Transcribe nothing except the lines below that run from the one with "リング 指輪 花 ANTICO ARN071" to the one with "The Vat Of Acid", ends included, and do not copy any picture.

(The data):

BEGIN

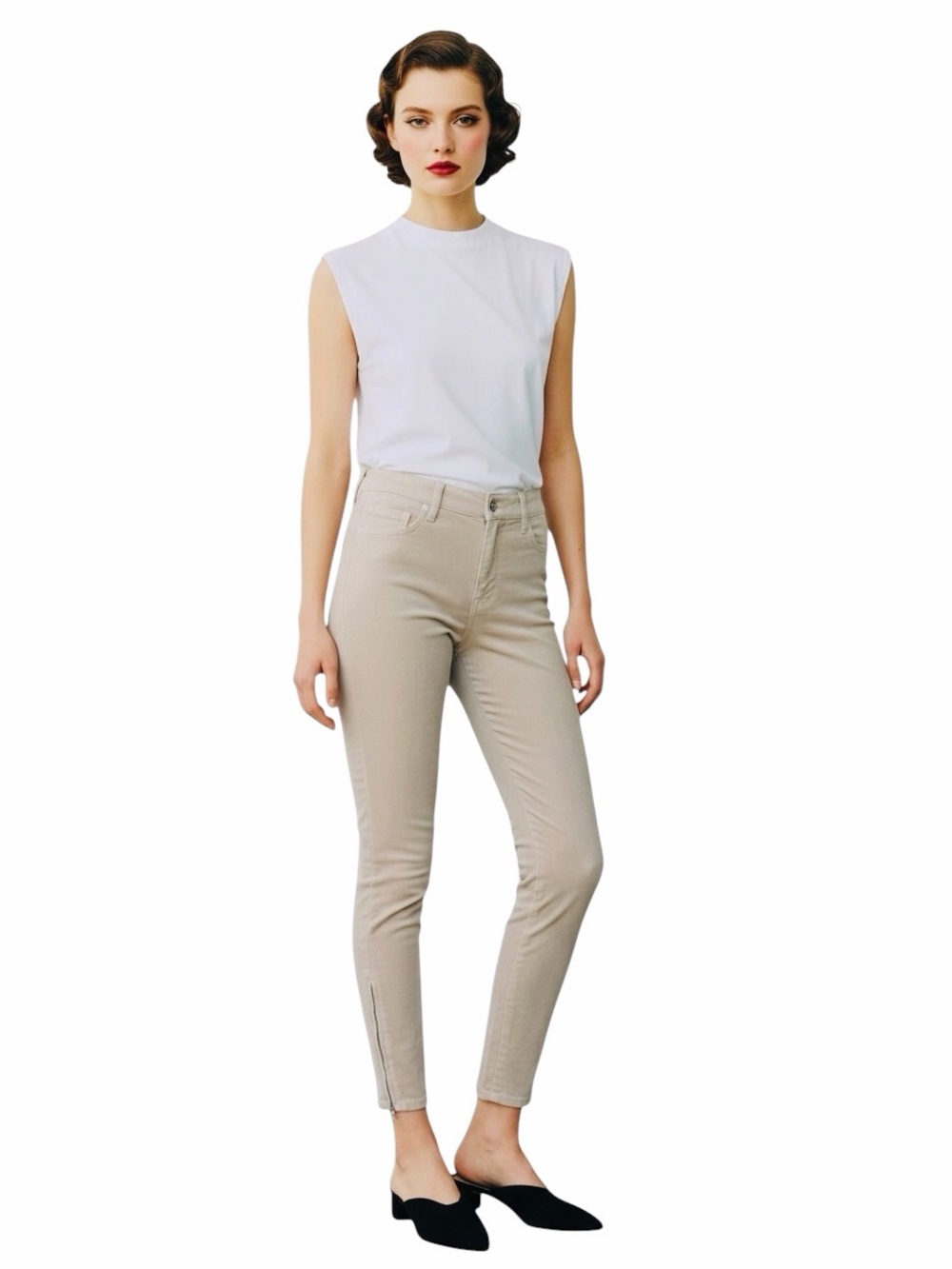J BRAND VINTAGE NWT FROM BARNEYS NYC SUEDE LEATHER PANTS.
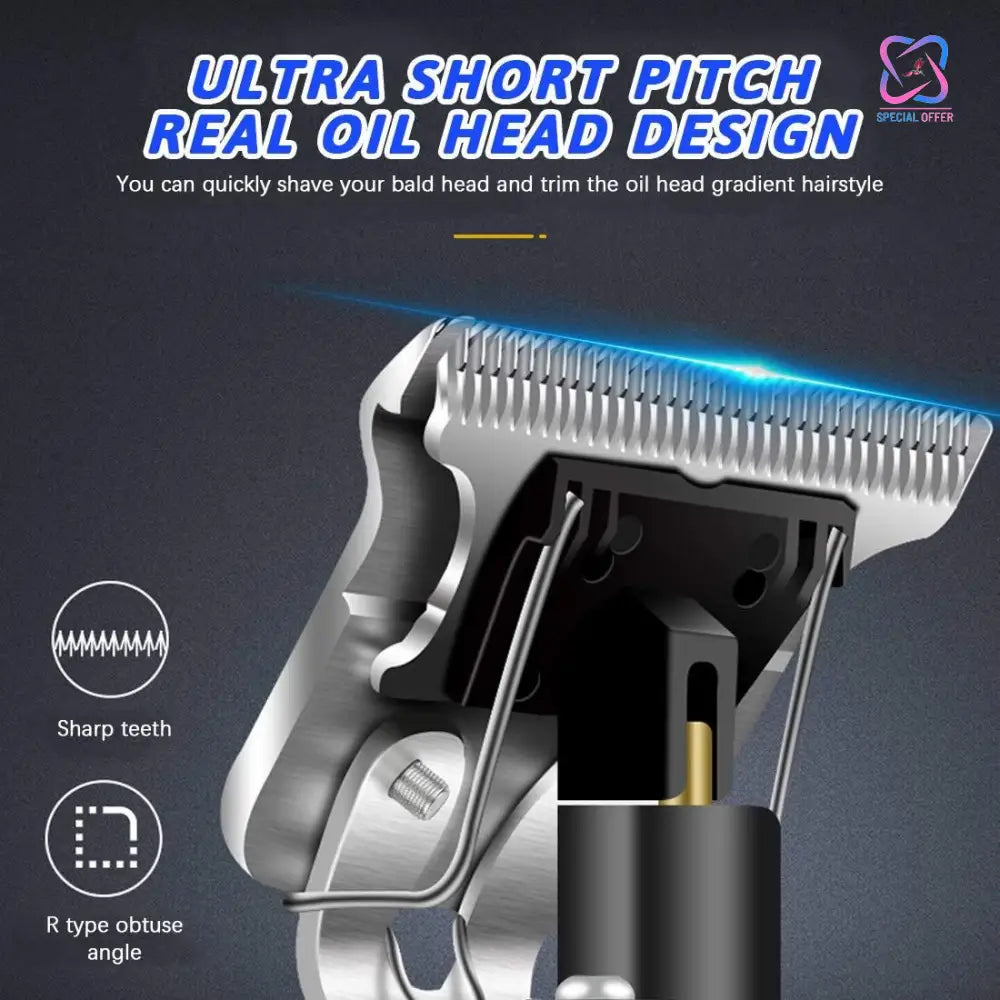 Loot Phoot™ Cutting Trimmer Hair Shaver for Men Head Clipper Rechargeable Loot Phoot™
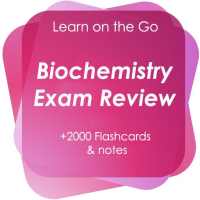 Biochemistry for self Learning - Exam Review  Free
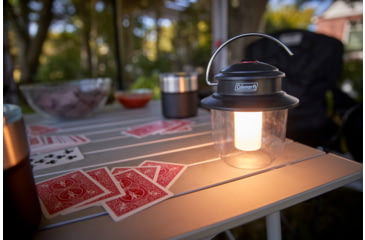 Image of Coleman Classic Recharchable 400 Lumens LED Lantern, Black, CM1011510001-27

END
BEGIN

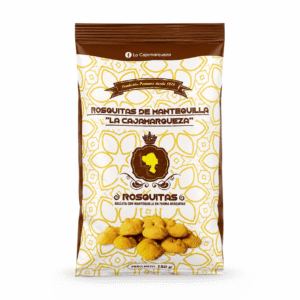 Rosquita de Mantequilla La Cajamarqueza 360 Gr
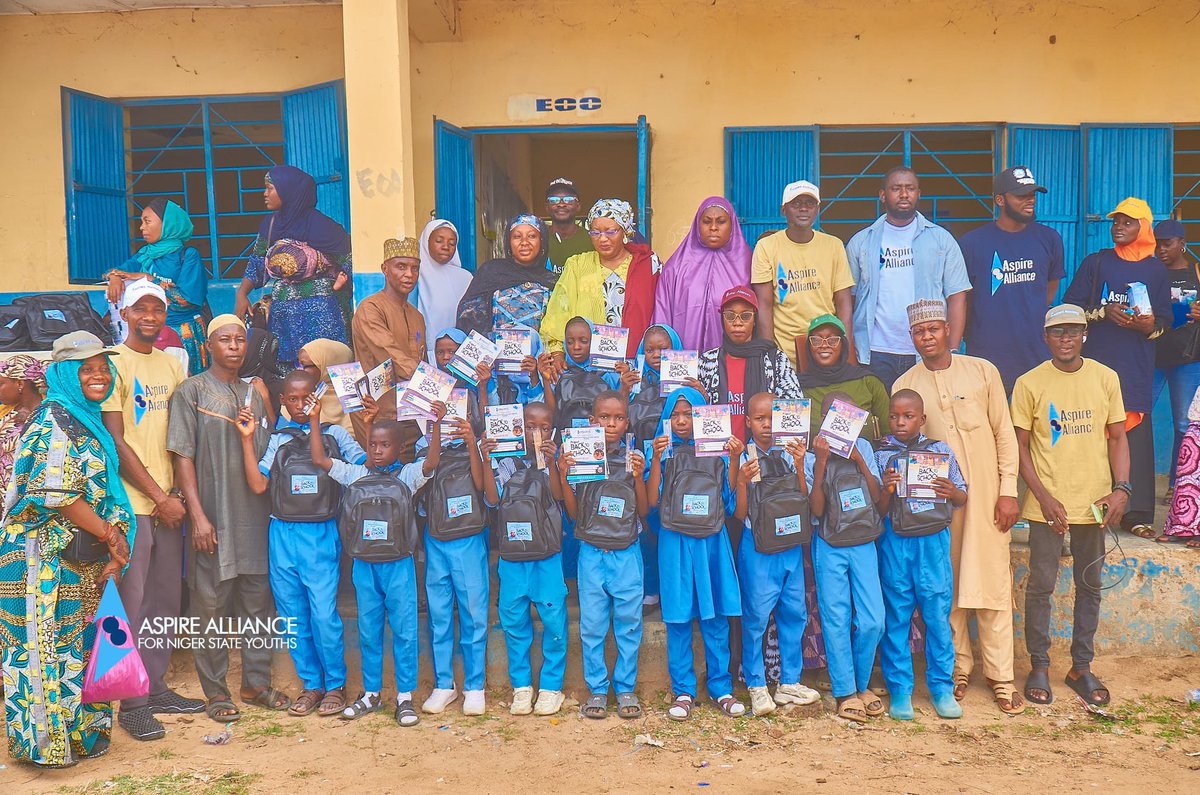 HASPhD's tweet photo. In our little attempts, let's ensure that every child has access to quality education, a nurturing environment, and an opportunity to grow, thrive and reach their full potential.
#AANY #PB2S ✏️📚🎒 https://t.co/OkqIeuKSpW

END
BEGIN

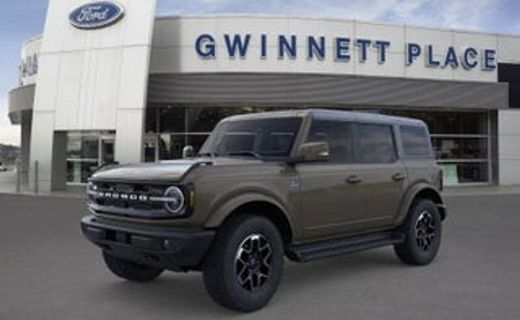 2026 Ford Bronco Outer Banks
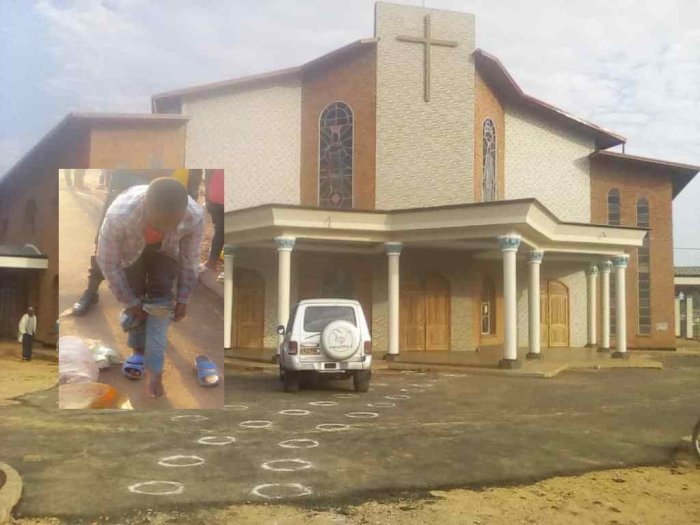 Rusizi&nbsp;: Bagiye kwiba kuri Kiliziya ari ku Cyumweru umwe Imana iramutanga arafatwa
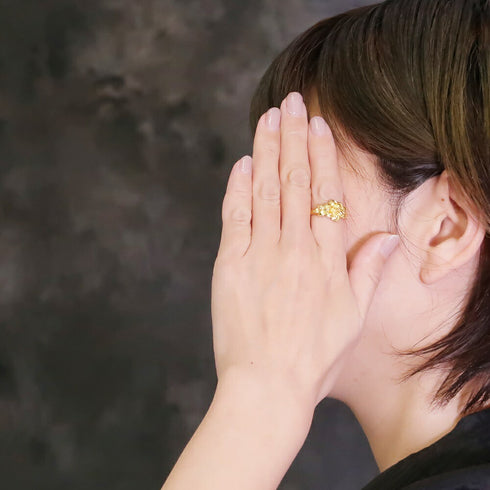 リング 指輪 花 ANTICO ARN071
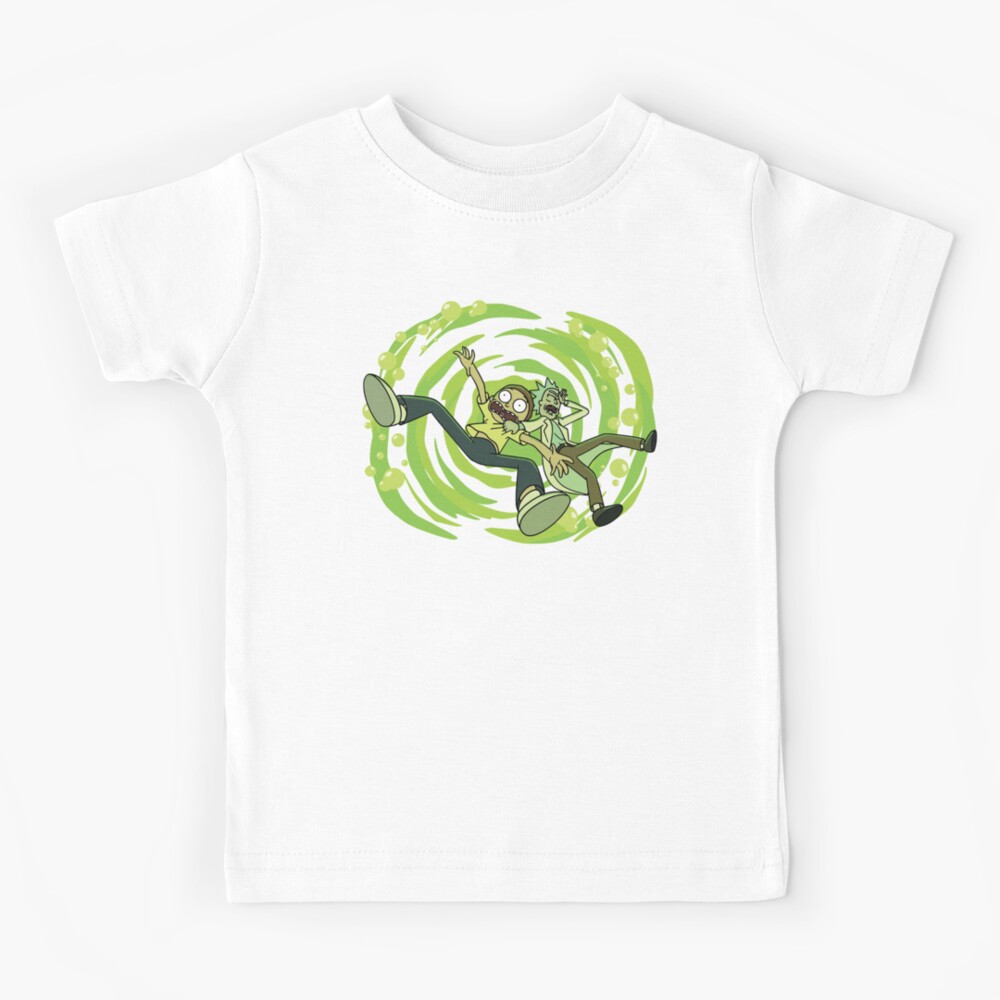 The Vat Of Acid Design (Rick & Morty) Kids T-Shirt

END

(Response area):
 リング 指輪 花 ANTICO ARN071
 The Vat Of Acid Design (Rick & Morty) Kids T-Shirt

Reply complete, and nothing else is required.